FinLang — The Financial Rules Engine

Deterministic. Auditable. Global.
Designed for explainable processing in regulated environments.

🌐 Overview

FinLang is a domain-specific language (DSL) and high-performance CLI engine for financial transaction processing.
It replaces opaque machine-learning categorization with transparent, deterministic rules — delivering explainability, auditability, and global compatibility.

Built for audit-friendly logic and deterministic processing.
A deterministic alternative where explainability and reproducibility matter.

📝 The FinLang DSL

FinLang rules are human-readable, Git-friendly, and designed for precision.
The engine processes rules top-to-bottom; the last matching rule sets the category, while flags accumulate.

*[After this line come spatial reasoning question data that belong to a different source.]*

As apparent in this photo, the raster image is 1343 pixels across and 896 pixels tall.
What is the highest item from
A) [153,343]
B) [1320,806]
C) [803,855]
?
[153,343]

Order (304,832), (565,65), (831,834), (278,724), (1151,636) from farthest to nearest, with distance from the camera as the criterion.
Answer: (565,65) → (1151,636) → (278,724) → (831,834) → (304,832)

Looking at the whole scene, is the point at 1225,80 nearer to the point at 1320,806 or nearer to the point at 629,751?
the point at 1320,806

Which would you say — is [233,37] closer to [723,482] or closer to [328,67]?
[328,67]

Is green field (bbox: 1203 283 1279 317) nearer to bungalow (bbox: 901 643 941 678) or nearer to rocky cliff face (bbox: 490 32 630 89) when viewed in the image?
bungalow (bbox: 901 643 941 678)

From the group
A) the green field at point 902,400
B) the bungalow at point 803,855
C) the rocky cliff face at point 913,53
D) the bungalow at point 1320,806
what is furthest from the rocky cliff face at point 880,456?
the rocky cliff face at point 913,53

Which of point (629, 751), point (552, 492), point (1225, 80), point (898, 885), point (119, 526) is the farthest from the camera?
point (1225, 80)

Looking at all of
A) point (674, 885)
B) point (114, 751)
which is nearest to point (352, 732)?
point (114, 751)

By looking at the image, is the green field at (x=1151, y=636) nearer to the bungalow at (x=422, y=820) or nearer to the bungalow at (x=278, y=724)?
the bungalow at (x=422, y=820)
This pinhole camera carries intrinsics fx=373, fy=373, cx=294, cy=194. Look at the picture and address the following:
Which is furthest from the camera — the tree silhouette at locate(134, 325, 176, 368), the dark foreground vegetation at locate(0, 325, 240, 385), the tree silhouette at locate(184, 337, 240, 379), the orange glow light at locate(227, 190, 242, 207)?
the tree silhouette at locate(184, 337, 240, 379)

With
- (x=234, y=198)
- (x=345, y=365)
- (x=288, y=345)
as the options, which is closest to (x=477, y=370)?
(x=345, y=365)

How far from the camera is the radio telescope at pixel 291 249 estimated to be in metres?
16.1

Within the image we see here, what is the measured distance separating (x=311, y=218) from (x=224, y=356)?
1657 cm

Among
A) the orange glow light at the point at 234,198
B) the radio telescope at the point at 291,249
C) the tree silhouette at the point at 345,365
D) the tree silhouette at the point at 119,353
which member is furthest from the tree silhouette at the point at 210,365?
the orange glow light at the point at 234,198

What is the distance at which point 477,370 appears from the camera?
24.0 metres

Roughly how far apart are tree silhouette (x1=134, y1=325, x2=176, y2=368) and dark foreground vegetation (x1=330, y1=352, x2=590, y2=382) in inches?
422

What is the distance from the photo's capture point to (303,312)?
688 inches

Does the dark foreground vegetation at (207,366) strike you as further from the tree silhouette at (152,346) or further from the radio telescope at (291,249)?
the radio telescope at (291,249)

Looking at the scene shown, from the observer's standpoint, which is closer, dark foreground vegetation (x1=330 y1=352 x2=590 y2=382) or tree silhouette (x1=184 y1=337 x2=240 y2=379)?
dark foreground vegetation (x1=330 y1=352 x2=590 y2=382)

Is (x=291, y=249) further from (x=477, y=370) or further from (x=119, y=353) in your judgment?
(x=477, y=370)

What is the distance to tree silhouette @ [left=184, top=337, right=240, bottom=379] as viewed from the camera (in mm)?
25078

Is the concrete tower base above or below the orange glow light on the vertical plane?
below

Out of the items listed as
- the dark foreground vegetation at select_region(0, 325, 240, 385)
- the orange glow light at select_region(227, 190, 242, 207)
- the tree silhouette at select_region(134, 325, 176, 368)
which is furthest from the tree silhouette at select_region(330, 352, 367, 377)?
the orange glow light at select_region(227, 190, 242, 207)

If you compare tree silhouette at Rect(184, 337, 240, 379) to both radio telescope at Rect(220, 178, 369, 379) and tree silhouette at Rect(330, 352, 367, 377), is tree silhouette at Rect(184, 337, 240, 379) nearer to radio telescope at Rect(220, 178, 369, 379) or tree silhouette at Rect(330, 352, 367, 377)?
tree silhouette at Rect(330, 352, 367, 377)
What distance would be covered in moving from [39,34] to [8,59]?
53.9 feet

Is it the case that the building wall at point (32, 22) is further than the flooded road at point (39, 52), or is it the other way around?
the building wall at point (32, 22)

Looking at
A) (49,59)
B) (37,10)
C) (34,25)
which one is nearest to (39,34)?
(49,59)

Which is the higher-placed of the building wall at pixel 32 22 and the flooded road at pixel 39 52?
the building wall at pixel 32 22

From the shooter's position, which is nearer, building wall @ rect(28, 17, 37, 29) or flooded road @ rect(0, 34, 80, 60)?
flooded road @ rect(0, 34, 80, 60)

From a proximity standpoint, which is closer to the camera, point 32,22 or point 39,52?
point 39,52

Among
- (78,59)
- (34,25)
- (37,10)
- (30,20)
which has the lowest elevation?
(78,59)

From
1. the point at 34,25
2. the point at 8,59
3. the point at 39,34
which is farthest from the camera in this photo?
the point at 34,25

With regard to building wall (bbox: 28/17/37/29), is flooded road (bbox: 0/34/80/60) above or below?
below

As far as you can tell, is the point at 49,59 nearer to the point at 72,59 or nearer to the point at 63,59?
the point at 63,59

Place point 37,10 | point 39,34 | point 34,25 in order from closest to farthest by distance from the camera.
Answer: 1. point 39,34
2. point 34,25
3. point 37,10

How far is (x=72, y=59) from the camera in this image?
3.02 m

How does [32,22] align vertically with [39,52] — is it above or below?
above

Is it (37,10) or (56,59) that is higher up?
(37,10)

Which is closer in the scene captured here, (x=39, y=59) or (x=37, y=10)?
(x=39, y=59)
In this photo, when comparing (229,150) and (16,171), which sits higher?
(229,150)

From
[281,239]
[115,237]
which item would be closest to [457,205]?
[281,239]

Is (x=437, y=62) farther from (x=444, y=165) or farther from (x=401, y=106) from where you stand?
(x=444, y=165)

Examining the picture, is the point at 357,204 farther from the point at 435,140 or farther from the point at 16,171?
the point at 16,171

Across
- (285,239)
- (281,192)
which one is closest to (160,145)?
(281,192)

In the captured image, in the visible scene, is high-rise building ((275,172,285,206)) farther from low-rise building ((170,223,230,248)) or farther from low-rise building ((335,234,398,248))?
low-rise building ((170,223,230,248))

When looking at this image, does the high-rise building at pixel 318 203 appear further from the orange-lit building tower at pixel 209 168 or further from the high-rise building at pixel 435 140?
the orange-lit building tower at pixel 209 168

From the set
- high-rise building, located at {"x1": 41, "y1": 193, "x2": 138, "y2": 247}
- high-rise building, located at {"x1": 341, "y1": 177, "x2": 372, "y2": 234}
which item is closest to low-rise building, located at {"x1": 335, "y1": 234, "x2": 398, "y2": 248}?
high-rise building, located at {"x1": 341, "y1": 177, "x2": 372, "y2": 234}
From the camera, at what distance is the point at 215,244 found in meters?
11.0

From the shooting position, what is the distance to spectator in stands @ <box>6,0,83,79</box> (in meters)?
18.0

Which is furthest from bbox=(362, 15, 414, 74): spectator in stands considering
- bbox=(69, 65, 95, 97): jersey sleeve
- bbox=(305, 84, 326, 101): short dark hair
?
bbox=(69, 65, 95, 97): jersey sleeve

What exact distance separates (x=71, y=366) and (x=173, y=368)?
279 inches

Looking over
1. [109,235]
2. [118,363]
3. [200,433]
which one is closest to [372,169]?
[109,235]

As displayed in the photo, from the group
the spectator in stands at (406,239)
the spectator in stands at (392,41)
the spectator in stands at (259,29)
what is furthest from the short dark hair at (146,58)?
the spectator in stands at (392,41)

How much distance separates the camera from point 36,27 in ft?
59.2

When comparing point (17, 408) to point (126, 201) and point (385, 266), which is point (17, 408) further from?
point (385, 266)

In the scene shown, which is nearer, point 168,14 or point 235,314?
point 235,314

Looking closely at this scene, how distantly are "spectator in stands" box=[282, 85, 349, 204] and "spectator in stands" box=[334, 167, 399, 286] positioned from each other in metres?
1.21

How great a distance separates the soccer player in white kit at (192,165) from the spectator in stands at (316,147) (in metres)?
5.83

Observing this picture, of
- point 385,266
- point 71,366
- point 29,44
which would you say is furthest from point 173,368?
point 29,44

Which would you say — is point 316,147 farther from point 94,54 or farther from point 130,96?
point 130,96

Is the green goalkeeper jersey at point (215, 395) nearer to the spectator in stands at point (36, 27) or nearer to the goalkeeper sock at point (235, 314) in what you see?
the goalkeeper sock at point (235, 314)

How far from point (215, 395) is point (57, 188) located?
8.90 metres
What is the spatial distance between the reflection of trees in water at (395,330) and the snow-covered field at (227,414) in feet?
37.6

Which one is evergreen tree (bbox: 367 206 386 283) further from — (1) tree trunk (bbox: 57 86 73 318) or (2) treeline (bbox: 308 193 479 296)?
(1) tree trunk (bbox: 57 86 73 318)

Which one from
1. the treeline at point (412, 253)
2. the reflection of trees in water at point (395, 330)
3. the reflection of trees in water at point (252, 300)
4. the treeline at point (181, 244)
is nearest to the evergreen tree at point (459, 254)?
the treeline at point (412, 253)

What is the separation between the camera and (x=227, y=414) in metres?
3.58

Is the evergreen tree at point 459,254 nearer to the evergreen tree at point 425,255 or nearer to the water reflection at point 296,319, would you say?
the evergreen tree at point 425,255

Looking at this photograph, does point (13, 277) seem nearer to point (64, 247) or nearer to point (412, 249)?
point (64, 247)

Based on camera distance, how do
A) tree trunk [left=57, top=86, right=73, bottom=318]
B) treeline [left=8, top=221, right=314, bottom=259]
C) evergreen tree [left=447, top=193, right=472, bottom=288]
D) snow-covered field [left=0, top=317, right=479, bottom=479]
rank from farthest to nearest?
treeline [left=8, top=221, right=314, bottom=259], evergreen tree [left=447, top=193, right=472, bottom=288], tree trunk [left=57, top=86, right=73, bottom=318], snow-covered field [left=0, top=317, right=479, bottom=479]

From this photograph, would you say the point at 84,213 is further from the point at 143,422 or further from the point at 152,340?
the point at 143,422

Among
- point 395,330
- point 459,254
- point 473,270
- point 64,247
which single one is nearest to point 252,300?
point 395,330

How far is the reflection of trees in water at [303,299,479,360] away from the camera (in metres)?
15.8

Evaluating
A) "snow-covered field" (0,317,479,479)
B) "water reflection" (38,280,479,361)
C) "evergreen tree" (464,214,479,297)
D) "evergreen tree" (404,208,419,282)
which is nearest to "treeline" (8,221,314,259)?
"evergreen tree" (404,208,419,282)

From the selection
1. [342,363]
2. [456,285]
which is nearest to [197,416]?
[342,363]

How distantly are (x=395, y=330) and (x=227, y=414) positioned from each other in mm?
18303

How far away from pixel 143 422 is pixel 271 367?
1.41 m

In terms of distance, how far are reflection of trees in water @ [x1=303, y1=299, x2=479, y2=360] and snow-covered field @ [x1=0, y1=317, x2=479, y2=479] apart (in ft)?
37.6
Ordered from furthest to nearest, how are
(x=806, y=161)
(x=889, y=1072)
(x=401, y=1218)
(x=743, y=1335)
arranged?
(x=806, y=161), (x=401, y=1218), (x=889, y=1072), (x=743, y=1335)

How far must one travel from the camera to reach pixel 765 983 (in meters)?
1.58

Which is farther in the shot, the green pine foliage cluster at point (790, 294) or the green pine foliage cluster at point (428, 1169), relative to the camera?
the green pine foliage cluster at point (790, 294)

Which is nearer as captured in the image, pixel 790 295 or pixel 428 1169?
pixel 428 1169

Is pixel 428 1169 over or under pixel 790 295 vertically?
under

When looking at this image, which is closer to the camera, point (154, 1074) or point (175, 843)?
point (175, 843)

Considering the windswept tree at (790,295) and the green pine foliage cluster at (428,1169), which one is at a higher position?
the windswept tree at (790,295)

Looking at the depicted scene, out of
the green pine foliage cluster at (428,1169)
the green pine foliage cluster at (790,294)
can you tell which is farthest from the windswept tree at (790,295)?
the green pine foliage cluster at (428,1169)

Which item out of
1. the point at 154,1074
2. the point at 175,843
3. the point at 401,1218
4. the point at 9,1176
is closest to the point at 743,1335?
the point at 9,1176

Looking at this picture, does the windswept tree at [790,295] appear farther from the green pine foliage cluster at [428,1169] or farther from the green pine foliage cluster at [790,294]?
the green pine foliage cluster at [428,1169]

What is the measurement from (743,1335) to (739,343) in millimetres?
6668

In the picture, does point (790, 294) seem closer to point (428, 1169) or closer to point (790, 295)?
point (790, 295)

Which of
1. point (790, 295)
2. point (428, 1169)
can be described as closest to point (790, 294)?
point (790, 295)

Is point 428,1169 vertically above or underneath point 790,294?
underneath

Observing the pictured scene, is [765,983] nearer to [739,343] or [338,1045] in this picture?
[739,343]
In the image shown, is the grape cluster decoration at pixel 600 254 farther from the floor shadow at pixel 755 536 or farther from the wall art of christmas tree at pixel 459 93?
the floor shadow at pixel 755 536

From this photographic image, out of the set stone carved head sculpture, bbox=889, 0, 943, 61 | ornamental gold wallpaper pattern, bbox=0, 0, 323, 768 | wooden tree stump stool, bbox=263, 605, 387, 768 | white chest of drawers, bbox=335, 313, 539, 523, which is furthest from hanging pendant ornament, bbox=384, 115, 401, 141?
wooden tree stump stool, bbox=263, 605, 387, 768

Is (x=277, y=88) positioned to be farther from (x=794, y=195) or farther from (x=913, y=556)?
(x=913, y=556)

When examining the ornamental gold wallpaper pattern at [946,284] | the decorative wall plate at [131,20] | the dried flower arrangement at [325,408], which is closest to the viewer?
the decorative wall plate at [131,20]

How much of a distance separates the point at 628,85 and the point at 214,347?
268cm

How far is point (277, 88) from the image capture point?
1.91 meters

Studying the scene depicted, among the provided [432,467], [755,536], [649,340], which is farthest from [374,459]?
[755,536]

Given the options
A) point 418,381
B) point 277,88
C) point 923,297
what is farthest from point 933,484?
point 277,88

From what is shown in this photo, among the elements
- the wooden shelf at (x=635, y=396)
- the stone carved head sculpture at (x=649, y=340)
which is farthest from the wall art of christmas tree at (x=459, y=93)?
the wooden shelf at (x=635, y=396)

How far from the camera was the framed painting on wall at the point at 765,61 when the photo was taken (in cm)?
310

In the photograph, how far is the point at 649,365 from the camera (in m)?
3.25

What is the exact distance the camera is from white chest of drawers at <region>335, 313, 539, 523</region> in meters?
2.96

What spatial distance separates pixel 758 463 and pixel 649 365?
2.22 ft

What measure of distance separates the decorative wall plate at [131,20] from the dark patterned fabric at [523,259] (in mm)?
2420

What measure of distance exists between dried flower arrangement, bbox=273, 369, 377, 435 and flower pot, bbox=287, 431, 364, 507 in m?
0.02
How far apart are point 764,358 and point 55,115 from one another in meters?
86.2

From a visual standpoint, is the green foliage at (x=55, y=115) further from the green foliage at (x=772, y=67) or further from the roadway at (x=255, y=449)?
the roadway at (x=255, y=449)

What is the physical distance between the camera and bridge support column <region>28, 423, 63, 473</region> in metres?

# Example: Basic categorization and flagging
rule "GROCERIES: Tesco" {
  match:
    - counterparty ~ "*TESCO*"
  set:
    - category = "Groceries"
    - flags += "Supermarket"
}

# Example: Numeric range and exact match
rule "TRAVEL: High Value Flight" {
  match:
    - counterparty == "BRITISH AIRWAYS"
    - amount in -5000.00 .. -500.00
  set:
    - category = "Travel"
    - flags += "HighValue"
}

⚙️ Key Features (v0.7.7)

Feature	Description
Deterministic DSL	Human-readable `.fin` rules language — explainable logic, Git-friendly.
High-Performance Engine	Vectorized core (Pandas + NumPy + PyArrow) — ~217K rows/sec FastIO validated throughput on the integrity harness.
Dual Backend	Standard (`Engine: c`) or FastIO (`Engine: pyarrow`) with automatic fallback.
Growth Loop	Automated Discover → Suggest → Categorize workflow — 97.8% success on addressable patterns.
Global I18n Support	US/UK/EU/Commonwealth formats, £ € $ ¥ ₹ stripping, localized decimals/dates/delimiters.
Audit Trail System	Every decision logged (before/after state diffs); stateless for reproducibility.
Exclude Marker	Boolean `exclude` column — rule-driven, auditable, supports blacklist/whitelist exception patterns.
CR/DR Semantics	Case-insensitive CR/DR (with or without space), accounting negatives `(123.45)`, trailing minus `123.45-`. v0.7.7 fixes a latent bug on no-space CR/DR formats.
Amount Synthesis	Auto-computes `amount = abs(credit) – abs(debit)` across 9 edge cases.
Strict Parsing	Locale-aware normalization with configurable thresholds (`--strict-parse`).
Flag Integrity	Append-only (`flags +=`) with deterministic deduplication.
Integrity Verification	Built-in `--verify` and `--verify-full` — SHA-256 fingerprinting of immutable fields with optional artifact output.

📦 Installation

Requirements: Python 3.10—3.14

From PyPI (Recommended):

pip install finlang

With Fast I/O (PyArrow):

pip install "finlang[fastio]"

(Enables --fastio for accelerated CSV I/O.)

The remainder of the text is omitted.